The Blinking Eye Nebula, a planetary nebula in Cygnus

NGC 6826

Image Credit: B. Balick, J. Alexander (University of Washington), et al., NASA

The Blinking Eye Nebula (NGC 6826) is a planetary nebula with a size of about 0.22 by 0.20 light-year, located some 2,200 light-years away in the constellation of Cygnus. It is slowly moving toward us at 6.2 kilometers per second. This eye-shaped nebula lasts perhaps 10 thousand years (compared to a 10 billion year stellar life span).

Despite their name, planetary nebulae have nothing to do with planets. The name of planetary nebulae arose because of the visual similarity between some round planetary nebulae and the planets Uranus and Neptune when viewed through early telescopes.

When a star with a mass up to eight times that of the Sun runs out of fuel at the end of its life, it blows off its outer shells and begins to lose mass. This allows the hot, inner core of the star (collapsing from a red giant to a white dwarf) to radiate strongly, causing this outward-moving cocoon of gas to glow brightly as a planetary nebula.
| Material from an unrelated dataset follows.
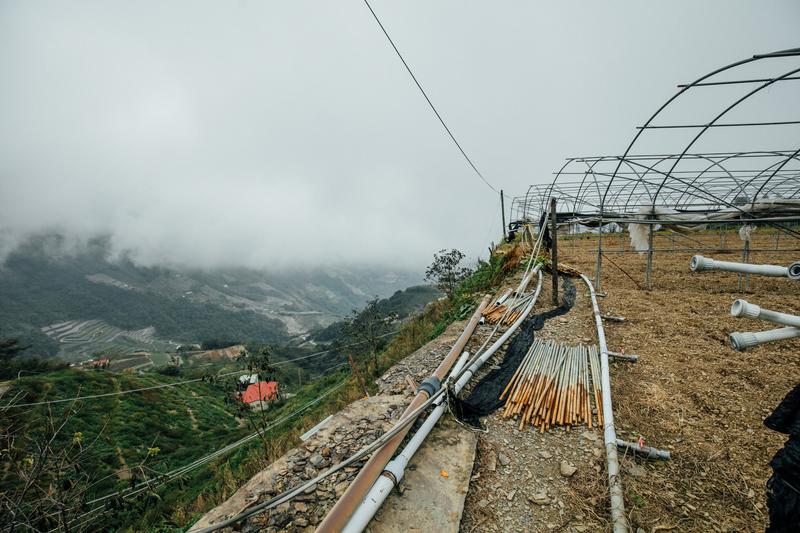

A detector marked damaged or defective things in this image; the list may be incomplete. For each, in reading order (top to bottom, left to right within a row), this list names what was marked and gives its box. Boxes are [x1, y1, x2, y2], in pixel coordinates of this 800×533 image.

rusty metal pipe [316, 294, 490, 528]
Over the next several thousand years, the nebula will gradually disperse into space, and then the star will cool and fade away for billions of years as a white dwarf. Our own Sun is expected to undergo a similar fate, but fortunately this will not occur until some 5 billion years from now.
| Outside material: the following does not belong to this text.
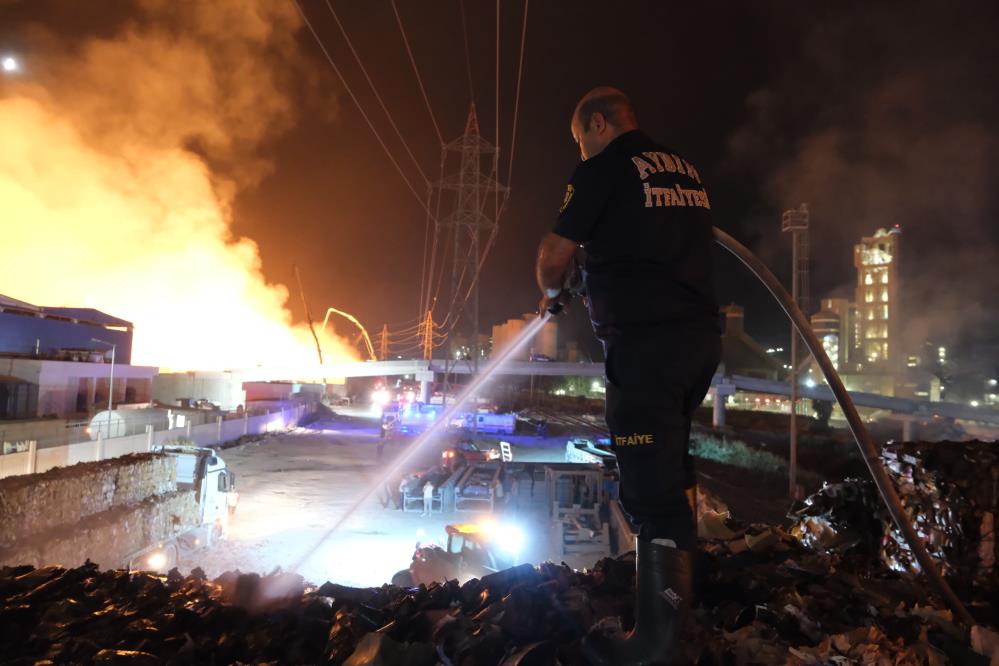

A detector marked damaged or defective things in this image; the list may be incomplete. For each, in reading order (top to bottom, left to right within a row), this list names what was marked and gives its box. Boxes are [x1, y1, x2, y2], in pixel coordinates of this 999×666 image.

In the center of the Blinking Eye nebula is such a hot, very bright remnant star (white dwarf) that drives a fast wind into older material, forming a hot interior bubble which pushes the older gas ahead of it to form a bright rim. (The star is one of the brightest stars in any planetary nebula, and when viewed through a small telescope, its brightness overwhelms the eye, obscuring the surrounding nebula.)

The surrounding faint green is believed to be gas that made up almost half of the star’s mass for most of its life. The two mysterious bright red patches on either side are FLIERs (Fast Low-Ionization Emission Regions), which appear to be relatively young in comparison to their parent nebula.

Some characteristics suggest that they are like sparks flung outward from the central star at supersonic speeds about a thousand years ago. (If so, their “bow shocks” point in the wrong direction!) Yet their shapes seem to suggest that they are stationary, and that material ejected from the star flows past them, scraping gas from their surfaces. In either case, the formation of FLIERs cannot be easily explained by any models of stellar evolution.

The nebula has gotten its nickname because when viewed through a small telescope the nebula appears to blink or disappear. This is because the nebula is faint compared to the inner bright white dwarf star. When viewed directly the star is easily visible through the cones of the eyes, while the faint outer nebula is seen with peripheral vision using the more sensitive rods of the eye.

This image was taken with the Wide Field and Planetary Camera 2 onboard the Hubble Space Telescope on Jan. 27, 1996.